Parish ACT scores dip
By JEAN L. KAESS
St. Mary Parish high schools experienced an overall decline in composite ACT scores during the 2011-12 school year.
The parish experienced a decline in composite score from 19.8 in 2011 to 19.2.
“This decline could be attributed to an increase in the number of seniors taking the ACT. A record-setting 392 high school seniors participated in the national aptitude test used to measure college-readiness,” Superintendent Donald Aguillard said.
A composite score is a compilation of the English, math, reading and science sections of the American College Test. Statewide, the composite score showed another one-tenth growth from 20.2 to 20.3. Louisiana’s score remains below the national average of 21.1.

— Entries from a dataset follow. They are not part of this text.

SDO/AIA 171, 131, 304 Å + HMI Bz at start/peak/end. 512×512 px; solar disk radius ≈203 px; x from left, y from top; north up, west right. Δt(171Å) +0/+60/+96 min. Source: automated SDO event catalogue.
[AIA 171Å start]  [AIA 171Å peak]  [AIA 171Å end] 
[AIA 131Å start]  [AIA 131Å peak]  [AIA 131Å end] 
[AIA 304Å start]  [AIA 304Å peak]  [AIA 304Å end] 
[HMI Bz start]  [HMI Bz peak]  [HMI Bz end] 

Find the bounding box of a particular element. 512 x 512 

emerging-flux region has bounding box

Annual component averages reported for St. Mary Parish high schools declined except for seniors at Patterson High School who maintained an 18.7 and West St. Mary, which had an increase from 18.4 to 18.5.
The largest decline was at Centerville High School where the 19 students who took the test in both 2011 and 2012 dropped from an average of 20.3 to 16.9, in respective years.
To reflect the state’s new rigor in literacy, students in grades 8 to 11 will begin taking the ACT series in 2013 as part of Louisiana’s accountability testing program. In the spring, students in grades 8 and 9 will take the Explore test while sophomores will take the Plan test. Both the Explore and Plan tests help gauge potential ACT scoring ranges, enabling teachers to pinpoint weaknesses for remediation. The state is covering expenses associated with administering both tests as well as ACT testing of all juniors in March, Aguillard said.
St. Mary Parish will provide a practice ACT test session for juniors in November as a means of further preparation and remediation. High schools district-wide are also offering focused ACT prep courses as part of the regular curriculum. In addition, the district also has purchased student licenses from Gale Online that include ACT preparation and practice resources for use at all six local high schools.
High school teachers have been provided the opportunity to take a 10-week online professional development course that encompasses data analysis, review of college readiness standards and the development of strategies to build upon Explore and Plan data.
“I commend our 2012 graduates for the large number of students participating in the ACT and making preparations to attend college. I am certainly disappointed in the decline of district scores; however, I feel highly confident that the state and district’s plan to increase course rigor in preparation for the ACT test will in all likelihood demonstrate positive results,” Aguillard said.
“As the ACT now becomes a mandatory test in all of Louisiana’s public high schools, the curriculum will adjust and shift to emphasize college and career readiness skills embedded in the Common Core State Standards,” he added.
Louisiana’s average score edged upward again this year, even while the national composite score remained flat.
The state’s 20.3 average ACT score for 2012 — on a scale where the top score is 36 — improved by one-tenth of a point from 20.2 in 2011, the same level of improvement from a year earlier. But Louisiana’s score remains below the national average of 21.1.
The percentage of Louisiana students earning scores that deemed them ready for college in all subjects tested was only 17 percent, compared to 25 percent nationally.
Twenty-nine percent of the state’s students didn’t score at the college or career readiness mark on any subject.
Nearly 37,000 of Louisiana’s high school graduates took the college entrance exam, according to the data.
Louisiana’s students performed best on the English portion of the test, with 68 percent meeting the college readiness benchmark, slightly above the national average, according to ACT Inc.
The state’s most dismal performance was in science, where 22 percent of Louisiana’s test-takers met the readiness benchmark, compared to 46 percent for reading and 35 percent in math.